DEINE AUFGABEN —
A: Schreib aus dem Text über die CDU und den Verbrennungsmotor den Teil von „Die CDU betont“ bis einschließlich „die Zeit berichtet.“ wortgetreu ab.
B: Schreib den Text über die Haltung der CDU zum Verbrennerverbot nach seinem letzten Satz weiter.

Die CDU plant wohl einen Kurswechsel in Bezug auf Verbrennungsmotoren, wie laut Berliner Zeitung im neuen EU-Wahlprogramm der Union deutlich wird. Statt Elektroautos zu fördern, soll die Technologie im Bereich Verbrennungsmotoren erhalten und weiterentwickelt werden. Die Union strebe demnach an, das geplante Verbrennerverbot rückgängig zu machen und synthetische Kraftstoffe als zentralen Bestandteil einzusetzen. Dies werde als Sieg des „Lagers der Vernunft“ betrachtet.

Die CDU betont ihre Unterstützung für Autos unabhängig von ihrer Antriebsart und fordert eine rasche Überprüfung des Verbrennerverbots. Die Union will „eine Zukunftsperspektive für den sauberen Verbrennungsmotor schaffen“, dabei stünden sie zum Auto, „unabhängig von der Antriebsart“, heißt es weiter. Erst kürzlich erklärte Niedersachsens CDU-Landesvorsitzender Sebastian Lechner nach einer Klausurtagung seiner Partei in Dötlingen, dass ein starres Verbrennerverbot angesichts des Zertifikatehandels und der bereits unternommenen Schritte der Automobilindustrie hin zur Elektromobilität nicht sinnvoll sei, wie die Zeit berichtet.

Jens Gieseke, Chefverhandler der Europäischen Volkspartei (EVP) für die Überarbeitung der CO2-Flottengrenzwerte, kritisiert das Verbot von Verbrennungsmotoren als Fehlentscheidung und drängt auf eine rasche Korrektur, wie die Tageszeitung weiter berichtet. Er betont die Probleme mit der Akzeptanz von Elektroautos und der fehlenden Ladeinfrastruktur. Gieseke sehe die CDU im Einklang mit anderen konservativen Parteien in Europa, die ebenfalls für die Rücknahme des Verbrennerverbots eintreten. Er erwartet, dass die Rückkehr zum Verbrennungsmotor bald anerkannt wird und fordert andere Parteien auf, dem „Lager der Vernunft“ beizutreten.

ERFASSTE EINTRÄGE —
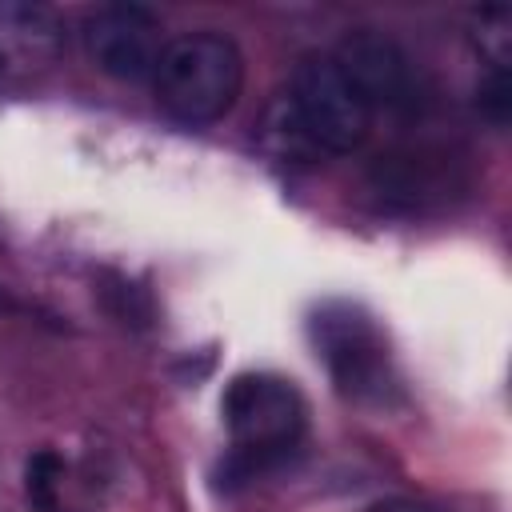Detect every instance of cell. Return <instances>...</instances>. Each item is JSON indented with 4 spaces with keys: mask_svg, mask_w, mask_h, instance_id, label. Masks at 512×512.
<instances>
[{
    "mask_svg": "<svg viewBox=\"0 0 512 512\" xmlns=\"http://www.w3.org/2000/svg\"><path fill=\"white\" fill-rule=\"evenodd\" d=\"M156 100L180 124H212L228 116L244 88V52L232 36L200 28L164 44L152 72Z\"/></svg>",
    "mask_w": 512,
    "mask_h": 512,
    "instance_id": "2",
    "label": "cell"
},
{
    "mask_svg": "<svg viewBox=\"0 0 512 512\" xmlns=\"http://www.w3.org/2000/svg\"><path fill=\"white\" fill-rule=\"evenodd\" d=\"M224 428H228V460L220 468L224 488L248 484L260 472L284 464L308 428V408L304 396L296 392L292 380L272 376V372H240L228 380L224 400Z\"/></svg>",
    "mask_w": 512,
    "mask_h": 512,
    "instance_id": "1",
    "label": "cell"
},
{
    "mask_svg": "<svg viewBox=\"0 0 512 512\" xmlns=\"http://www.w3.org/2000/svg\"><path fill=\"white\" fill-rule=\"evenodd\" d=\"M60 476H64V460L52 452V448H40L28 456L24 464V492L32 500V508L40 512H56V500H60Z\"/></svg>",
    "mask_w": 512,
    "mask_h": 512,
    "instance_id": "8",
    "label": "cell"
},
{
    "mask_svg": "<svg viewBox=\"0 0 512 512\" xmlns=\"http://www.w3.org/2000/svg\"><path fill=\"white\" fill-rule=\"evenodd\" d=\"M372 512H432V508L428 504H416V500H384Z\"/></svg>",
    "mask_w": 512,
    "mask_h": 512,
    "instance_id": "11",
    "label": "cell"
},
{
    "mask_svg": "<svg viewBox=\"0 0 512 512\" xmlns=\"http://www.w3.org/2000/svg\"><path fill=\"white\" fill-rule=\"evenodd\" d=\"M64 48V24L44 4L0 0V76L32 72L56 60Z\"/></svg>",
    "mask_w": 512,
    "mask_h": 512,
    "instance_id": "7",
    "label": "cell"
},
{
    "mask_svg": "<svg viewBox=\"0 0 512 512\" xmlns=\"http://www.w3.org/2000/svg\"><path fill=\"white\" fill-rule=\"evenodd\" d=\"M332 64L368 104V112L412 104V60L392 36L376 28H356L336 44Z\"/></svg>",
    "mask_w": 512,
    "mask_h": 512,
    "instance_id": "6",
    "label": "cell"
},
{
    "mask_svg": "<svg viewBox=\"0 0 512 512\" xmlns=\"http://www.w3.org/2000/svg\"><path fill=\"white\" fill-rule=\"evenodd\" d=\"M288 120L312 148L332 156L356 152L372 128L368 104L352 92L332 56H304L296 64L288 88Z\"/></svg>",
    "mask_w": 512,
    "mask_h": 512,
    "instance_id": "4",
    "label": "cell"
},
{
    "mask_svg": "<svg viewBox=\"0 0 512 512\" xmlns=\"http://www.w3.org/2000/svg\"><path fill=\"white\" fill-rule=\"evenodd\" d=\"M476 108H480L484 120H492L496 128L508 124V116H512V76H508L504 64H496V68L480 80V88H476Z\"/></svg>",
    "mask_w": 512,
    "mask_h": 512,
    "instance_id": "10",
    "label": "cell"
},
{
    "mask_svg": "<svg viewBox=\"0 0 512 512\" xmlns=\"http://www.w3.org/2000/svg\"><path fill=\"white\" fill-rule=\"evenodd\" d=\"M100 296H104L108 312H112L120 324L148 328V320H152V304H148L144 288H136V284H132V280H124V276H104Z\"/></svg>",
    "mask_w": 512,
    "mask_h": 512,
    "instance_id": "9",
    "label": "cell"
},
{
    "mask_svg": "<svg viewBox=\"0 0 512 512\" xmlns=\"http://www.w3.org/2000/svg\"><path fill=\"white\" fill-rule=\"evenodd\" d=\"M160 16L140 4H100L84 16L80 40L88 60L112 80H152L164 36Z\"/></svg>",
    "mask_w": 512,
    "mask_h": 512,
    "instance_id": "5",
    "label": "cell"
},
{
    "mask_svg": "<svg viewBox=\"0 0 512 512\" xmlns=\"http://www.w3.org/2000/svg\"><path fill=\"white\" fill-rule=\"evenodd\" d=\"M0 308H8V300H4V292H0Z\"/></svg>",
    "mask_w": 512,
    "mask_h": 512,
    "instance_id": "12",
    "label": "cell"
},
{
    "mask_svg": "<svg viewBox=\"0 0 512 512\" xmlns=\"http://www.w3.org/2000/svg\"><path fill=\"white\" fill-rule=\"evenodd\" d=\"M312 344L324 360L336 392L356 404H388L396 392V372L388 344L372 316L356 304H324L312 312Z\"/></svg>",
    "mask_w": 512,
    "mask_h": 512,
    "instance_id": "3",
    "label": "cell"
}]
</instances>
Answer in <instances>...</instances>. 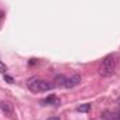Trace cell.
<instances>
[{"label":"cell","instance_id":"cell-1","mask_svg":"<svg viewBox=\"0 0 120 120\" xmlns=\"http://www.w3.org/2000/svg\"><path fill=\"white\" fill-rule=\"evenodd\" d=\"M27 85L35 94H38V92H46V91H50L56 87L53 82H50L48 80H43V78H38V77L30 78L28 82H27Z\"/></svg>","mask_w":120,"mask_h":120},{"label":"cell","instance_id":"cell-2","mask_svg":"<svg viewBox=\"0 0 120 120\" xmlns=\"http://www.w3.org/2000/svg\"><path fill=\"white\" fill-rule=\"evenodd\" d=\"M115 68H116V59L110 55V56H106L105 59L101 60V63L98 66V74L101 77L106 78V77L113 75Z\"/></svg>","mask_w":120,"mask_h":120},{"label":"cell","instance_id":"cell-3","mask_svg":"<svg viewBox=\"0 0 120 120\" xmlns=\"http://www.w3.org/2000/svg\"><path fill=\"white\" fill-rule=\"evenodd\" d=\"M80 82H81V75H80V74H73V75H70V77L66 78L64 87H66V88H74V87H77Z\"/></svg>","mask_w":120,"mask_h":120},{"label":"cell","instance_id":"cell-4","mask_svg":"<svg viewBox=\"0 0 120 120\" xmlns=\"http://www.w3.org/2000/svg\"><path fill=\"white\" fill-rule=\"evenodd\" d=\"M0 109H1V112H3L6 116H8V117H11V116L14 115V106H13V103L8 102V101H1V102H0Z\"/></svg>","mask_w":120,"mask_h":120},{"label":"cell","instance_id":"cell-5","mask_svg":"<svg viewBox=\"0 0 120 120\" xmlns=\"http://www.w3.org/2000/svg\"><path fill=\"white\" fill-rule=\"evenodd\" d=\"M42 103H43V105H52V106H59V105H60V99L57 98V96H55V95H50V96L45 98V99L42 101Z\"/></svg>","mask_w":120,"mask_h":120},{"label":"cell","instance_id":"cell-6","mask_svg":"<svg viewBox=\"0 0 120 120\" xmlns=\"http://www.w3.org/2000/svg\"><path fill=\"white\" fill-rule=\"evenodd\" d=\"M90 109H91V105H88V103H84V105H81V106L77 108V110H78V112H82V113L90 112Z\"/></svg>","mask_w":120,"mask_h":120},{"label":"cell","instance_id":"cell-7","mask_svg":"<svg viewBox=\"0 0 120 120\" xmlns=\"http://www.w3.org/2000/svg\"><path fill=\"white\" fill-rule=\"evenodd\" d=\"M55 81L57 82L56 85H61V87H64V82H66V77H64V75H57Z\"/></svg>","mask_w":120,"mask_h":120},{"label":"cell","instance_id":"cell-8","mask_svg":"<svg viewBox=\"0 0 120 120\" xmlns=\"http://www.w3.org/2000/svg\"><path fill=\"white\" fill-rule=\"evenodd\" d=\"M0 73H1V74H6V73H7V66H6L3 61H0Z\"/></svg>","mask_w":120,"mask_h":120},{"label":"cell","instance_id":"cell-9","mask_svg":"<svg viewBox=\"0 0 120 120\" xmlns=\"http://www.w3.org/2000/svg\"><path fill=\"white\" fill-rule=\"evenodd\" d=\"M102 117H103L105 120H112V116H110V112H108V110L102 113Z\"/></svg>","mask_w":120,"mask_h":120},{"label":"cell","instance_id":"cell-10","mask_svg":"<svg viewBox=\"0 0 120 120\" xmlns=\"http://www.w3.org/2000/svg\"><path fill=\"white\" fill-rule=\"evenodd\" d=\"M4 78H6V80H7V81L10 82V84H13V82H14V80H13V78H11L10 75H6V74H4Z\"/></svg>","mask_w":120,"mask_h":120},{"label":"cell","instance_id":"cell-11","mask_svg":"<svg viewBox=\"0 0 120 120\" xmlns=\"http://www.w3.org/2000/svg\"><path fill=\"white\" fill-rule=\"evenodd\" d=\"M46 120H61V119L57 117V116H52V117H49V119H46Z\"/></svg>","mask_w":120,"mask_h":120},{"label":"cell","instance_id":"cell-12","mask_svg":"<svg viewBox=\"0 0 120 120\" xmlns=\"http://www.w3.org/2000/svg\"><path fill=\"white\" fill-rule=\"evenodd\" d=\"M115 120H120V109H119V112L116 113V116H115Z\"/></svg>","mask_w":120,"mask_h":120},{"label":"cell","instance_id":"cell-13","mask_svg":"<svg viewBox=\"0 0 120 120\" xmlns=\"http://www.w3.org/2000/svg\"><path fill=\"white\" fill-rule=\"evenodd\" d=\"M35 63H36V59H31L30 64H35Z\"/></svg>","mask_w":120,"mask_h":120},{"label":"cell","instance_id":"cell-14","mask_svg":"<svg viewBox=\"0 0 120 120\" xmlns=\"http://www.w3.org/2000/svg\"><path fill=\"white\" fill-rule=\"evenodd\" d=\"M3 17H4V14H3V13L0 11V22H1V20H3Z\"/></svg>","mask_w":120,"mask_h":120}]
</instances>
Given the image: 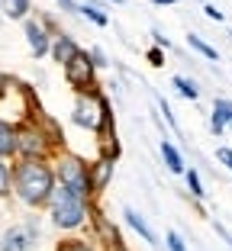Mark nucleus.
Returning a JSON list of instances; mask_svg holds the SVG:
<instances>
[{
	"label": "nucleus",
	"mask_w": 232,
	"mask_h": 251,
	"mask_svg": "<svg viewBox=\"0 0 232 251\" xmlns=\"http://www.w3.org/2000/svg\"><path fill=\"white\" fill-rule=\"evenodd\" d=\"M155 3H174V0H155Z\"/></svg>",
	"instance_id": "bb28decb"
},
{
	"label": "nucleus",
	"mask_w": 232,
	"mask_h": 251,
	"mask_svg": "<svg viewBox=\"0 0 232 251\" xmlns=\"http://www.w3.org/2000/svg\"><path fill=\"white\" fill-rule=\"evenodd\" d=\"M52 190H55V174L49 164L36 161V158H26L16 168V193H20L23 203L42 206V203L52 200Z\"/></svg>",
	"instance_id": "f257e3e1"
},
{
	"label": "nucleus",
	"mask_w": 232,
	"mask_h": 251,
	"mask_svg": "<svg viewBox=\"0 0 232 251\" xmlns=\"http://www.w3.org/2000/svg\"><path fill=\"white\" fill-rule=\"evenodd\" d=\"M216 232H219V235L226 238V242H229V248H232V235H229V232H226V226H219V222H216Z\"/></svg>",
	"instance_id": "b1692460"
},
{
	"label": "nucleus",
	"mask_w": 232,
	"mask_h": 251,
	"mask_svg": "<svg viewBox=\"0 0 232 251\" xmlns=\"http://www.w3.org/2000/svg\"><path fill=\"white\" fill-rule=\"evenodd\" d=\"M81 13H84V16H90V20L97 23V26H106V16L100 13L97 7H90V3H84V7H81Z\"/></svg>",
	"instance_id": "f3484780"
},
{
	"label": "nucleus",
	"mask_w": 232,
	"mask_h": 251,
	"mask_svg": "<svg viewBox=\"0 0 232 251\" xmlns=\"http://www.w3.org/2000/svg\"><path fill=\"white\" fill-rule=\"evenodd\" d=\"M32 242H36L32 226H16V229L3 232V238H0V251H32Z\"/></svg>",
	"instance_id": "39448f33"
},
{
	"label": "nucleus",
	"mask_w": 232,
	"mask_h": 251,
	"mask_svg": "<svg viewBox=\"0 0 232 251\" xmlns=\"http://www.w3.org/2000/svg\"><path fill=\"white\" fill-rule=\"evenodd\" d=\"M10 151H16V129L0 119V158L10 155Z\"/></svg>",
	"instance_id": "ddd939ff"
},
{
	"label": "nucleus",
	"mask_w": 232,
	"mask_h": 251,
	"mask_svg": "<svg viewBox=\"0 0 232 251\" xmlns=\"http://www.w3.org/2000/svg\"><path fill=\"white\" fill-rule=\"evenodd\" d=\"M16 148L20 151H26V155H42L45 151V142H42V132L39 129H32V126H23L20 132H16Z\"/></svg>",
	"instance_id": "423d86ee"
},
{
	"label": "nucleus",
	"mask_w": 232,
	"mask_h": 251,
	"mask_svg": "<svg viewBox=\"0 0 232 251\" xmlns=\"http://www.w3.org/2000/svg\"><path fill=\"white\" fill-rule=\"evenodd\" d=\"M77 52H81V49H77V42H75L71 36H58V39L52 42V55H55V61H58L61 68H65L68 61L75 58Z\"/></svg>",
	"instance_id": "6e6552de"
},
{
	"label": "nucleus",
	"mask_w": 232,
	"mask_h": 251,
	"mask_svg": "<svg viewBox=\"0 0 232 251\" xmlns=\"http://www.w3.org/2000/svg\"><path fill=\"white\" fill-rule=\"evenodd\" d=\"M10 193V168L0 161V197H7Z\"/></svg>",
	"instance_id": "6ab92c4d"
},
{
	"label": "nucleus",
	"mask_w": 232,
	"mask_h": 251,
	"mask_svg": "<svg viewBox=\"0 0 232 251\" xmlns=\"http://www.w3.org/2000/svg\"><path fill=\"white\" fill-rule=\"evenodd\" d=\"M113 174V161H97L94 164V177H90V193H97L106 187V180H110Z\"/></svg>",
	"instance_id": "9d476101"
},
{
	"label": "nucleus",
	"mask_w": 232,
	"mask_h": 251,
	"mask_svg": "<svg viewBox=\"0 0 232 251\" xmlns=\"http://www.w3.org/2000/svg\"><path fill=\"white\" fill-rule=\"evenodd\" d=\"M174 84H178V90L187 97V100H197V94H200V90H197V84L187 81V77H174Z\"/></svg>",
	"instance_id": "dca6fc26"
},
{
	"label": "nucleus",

ANTWORTEN JE AUFGABE —
A:
Die CDU betont ihre Unterstützung für Autos unabhängig von ihrer Antriebsart und fordert eine rasche Überprüfung des Verbrennerverbots. Die Union will „eine Zukunftsperspektive für den sauberen Verbrennungsmotor schaffen“, dabei stünden sie zum Auto, „unabhängig von der Antriebsart“, heißt es weiter. Erst kürzlich erklärte Niedersachsens CDU-Landesvorsitzender Sebastian Lechner nach einer Klausurtagung seiner Partei in Dötlingen, dass ein starres Verbrennerverbot angesichts des Zertifikatehandels und der bereits unternommenen Schritte der Automobilindustrie hin zur Elektromobilität nicht sinnvoll sei, wie die Zeit berichtet.

B:
Gieseke verweist auf einen entsprechenden Trend in der Industrie, wo große Hersteller wieder verstärkt auf Verbrennungsmotoren setzen. Er drängt darauf, die Entscheidung zum Verbrenner-Aus sofort nach der Europawahl zu revidieren, anstatt bis 2026 zu warten. Die Kehrtwende der EVP ist eine Niederlage für die EU-Kommissionspräsidentin Ursula von der Leyen, die das Verbot von Verbrennungsmotoren befürwortet hatte. Von der Leyen plane nun eine frühere Überprüfung der CO2-Flottengesetzgebung durch die Kommission, vermutlich aufgrund von Druck aus ihrer eigenen Partei.

"Lager der Vernunft": CDU möchte Verbrennerverbot rückgängig machen
Hersteller setzen verstärkt auf Plug-in-Hybride. So treibt zum Beispiel Stellantis die Entwicklung von Fahrzeugen voran, die teilelektrisiert neben Benzin auch Ethanol tanken können | Bild: Stellantis

Hersteller setzen wieder auf Verbrenner und Plug-ins

Teile der Industrie zeigten zuletzt einen Kurswechsel in Bezug auf die Antriebsformen in Autos. Mercedes-Benz, angeführt von Vorstandsvorsitzendem Ola Källenius, hatte kürzlich angekündigt, noch lange Zeit Autos mit Verbrennungsmotoren anbieten zu wollen, weil Kunden das so wollen. Auch der internationale Stellantis-Konzern, der eine Vielzahl von Marken wie Citroën, Peugeot, Opel, Fiat, Alfa Romeo, und Maserati besitzt, sowie die amerikanischen Marken Chrysler, Dodge und Jeep, plant, zwar weiterhin auf Verbrennungsmotoren zu setzen – will allerdings nicht am Verbrenner-Aus in der EU rütteln.

In Südamerika plane Stellantis eine massive Investition von sechs Milliarden US-Dollar für neue Motoren und Fahrzeuge, geht aus weiteren Medienberichten hervor. Diese Investition wird als die größte jemals im südamerikanischen Automobilsektor getätigte Investition betrachtet. Sie soll die Markteinführung von über 40 Autos unterstützen und die Entwicklung von Flex-Fuel-Motoren fördern, die sowohl mit Benzin als auch mit Ethanol betrieben werden können.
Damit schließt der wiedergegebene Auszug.